教育庁④「東京ベーシック・ドリル」(小学校)

Q 小学四年生までに必ず修得すべき基礎的、基本的事項の定着を目的に、平成26年に第1版を作成、平成31年には、新学習指導要領に合わせて改定した「東京べーシック・ドリル」について、前の版の評価と、改定版を作成するに至った経緯を伺う。

A 都教育委員会は、平成26年度に「東京ベーシック・ドリル」を作成し、学力の定着と伸長を図ってきた。また、平成29年度には、パソコン等を使って学習できる電子版を開発し、都教育委員会ホームページに掲載した。こうした取組等を通して、国の学力調査では、小・中学校共に、概ね全国平均正答率を上回る状況となっている。さらに、昨年度、新学習指導要領の趣旨を踏まえ、改訂するとともに解答や採点の方法を簡易にするなど、電子版の機能の改善を図った。今般の学校の臨時休業期間中には、昨年度同時期の40倍を超える約35万9千件のアクセスがあり、他県等からの利用希望も寄せられた。

基礎学力定着のために、従来、先生方がそれぞれ取り組まれていた補修目的の問題作成を、都教育委員会で集約、電子化したもので、基礎自治体の学校HPでも、関連する記述が多数見つかるなど、先生方にも活用して頂けていることを確認しました。長時間労働解消にも資する良い取り組みだと思います。

この答弁に紐づけて、ここでは改めて、先の一般質問の答弁で、都が初めて取り組むことを表明した、「AI教材」の価値について述べました。

「AI教材」は、一人ひとりの理解度に応じて出題することで、基礎学力の定着を目指すものですが、いわば、今回の、ベーシック・ドリルを、より大量のデータに基づいて実装・自動化したようなものです。このように、教育現場へのICT導入の価値とは、

・指導と成果について経験豊かな先生が横でアドバイスをしてくれる
・(丸つけなどの単純作業を自動化することから)スクール・サポート・スタッフが一人ひとりの先生についてくれる
・(教育委員会や職員会議などで、一部の声の大きい参加者の主観や、負荷が高いわりには断片的な項目しかないアンケートではなく、教育政策を客観的なデータで決められることから)現場を預かる多くの先生方が実感している課題を反映した教育政策が立案できる

というものです。

以前より私は、ベーシック・ドリルの価値を国の学力調査で図るには、通塾の効果を取り除けないと訴えてきましたが、このような指摘も児童生徒の通塾に関する情報と一元化されれば、解消できます。

学校現場へのICT導入は、本来教師が児童生徒と向き合う時間を創出し、児童生徒が互いに協力したり、切磋琢磨する時間を生み出し、まともな教育を取り返すための有効な手段です。引き続き前向きに取り組んでいっていただくことを要望しました。

教育庁⑤スタディ・アシスト事業(中学校)

————————

従うべき指示 >>
東京ベーシック・ドリルについての文書から、「また、平成29年度には、パソコン等を使って学習できる電子版を開発し、都教育委員会ホームページに掲載した。」という一文を英語に訳してください。

————————

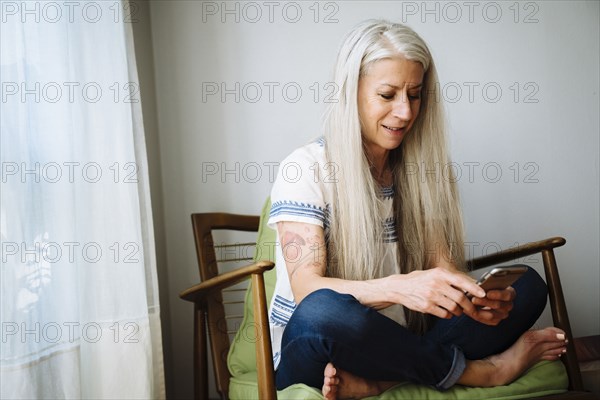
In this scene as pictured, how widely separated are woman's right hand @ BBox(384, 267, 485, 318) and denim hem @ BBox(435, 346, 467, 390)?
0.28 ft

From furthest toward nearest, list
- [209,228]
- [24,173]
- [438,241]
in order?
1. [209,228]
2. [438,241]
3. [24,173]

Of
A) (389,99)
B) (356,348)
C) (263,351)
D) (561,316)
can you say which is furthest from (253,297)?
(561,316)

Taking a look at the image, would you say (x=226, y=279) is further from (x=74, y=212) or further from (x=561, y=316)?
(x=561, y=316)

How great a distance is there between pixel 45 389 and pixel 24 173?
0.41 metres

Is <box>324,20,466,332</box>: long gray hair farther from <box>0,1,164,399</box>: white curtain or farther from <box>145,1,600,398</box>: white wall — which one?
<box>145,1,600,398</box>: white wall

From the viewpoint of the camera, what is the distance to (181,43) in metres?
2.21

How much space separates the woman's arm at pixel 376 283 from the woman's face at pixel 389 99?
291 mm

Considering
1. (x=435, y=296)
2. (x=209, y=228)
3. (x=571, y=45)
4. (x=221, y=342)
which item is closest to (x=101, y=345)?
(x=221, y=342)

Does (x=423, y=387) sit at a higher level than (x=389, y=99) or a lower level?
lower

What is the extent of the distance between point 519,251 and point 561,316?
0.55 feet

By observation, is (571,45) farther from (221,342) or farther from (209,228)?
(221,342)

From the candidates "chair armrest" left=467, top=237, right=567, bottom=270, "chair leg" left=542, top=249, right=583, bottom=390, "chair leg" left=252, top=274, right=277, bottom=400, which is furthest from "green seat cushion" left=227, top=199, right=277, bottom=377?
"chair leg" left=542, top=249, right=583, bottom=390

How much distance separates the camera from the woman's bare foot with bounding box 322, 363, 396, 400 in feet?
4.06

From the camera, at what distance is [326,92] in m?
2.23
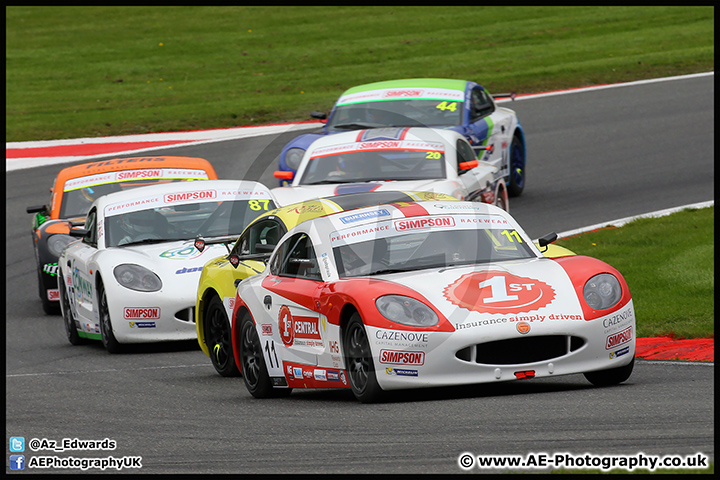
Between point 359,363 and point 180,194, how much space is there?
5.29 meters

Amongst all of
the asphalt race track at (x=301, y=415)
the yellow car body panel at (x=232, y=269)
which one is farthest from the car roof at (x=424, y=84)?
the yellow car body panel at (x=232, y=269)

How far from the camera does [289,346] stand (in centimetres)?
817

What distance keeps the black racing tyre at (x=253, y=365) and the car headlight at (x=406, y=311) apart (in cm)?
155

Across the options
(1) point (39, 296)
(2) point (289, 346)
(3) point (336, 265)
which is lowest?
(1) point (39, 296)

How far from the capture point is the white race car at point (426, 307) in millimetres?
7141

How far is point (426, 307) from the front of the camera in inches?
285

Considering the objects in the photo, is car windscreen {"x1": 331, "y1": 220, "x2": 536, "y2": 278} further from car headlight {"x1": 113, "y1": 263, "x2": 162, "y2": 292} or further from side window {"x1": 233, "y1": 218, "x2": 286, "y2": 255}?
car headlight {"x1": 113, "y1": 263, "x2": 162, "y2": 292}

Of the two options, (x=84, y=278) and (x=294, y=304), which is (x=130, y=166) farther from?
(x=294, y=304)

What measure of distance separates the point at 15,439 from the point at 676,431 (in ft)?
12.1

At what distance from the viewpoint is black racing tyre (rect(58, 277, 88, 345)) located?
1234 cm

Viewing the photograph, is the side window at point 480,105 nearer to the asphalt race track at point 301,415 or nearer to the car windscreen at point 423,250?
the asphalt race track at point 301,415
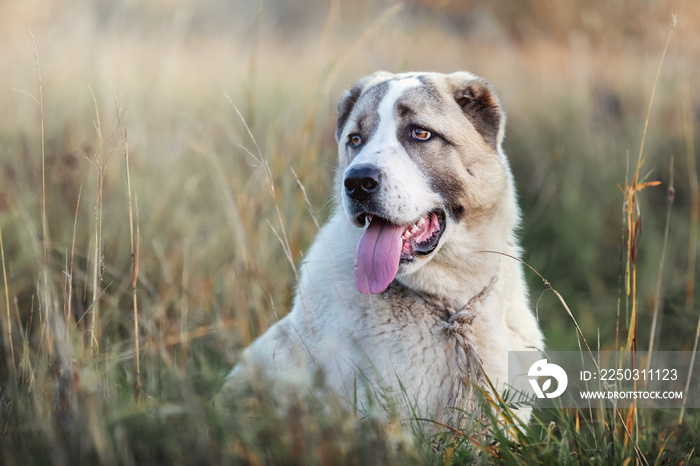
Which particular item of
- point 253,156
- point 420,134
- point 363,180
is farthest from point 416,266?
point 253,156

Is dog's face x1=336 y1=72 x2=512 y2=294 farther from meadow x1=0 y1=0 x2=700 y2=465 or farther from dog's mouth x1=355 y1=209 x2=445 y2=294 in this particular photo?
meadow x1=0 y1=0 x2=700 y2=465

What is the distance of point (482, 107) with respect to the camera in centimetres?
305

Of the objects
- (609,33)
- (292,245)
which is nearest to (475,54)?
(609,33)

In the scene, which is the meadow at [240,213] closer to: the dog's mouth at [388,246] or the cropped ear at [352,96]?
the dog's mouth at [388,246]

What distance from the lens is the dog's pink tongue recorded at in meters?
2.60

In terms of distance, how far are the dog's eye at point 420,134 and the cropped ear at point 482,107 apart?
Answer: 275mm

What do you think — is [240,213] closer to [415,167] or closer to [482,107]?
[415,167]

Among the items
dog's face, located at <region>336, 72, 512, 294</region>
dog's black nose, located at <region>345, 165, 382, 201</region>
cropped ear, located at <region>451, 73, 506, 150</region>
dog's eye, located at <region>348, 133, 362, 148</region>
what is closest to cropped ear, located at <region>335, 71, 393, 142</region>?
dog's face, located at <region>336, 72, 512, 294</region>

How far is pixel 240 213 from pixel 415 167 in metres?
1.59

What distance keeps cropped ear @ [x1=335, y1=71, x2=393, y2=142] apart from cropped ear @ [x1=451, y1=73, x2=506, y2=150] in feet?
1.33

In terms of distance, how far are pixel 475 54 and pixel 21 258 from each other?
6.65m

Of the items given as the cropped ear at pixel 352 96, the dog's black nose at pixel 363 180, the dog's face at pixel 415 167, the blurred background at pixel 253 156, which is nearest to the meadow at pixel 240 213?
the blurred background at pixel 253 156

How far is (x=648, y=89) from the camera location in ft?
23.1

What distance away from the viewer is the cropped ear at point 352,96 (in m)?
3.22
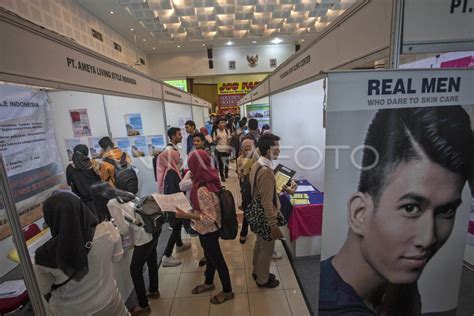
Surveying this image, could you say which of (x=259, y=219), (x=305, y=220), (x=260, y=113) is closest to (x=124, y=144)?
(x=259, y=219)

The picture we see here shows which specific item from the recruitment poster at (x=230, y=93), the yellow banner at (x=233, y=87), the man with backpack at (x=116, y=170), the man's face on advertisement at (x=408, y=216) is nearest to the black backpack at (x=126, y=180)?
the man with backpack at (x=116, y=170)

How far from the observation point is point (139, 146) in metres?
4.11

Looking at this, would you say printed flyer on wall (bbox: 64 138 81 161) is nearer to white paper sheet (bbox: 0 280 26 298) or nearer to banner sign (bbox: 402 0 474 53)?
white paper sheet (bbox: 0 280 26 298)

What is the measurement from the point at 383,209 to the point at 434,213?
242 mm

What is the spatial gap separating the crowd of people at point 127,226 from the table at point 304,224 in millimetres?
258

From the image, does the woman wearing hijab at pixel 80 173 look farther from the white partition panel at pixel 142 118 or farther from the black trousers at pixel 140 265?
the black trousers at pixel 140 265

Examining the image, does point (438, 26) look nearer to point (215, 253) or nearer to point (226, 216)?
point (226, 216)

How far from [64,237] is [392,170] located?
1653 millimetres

————————

解答全文 >>
In addition, in fiscal 2017, an electronic version that allows learning on computers and similar devices was developed and posted on the Tokyo Metropolitan Board of Education website.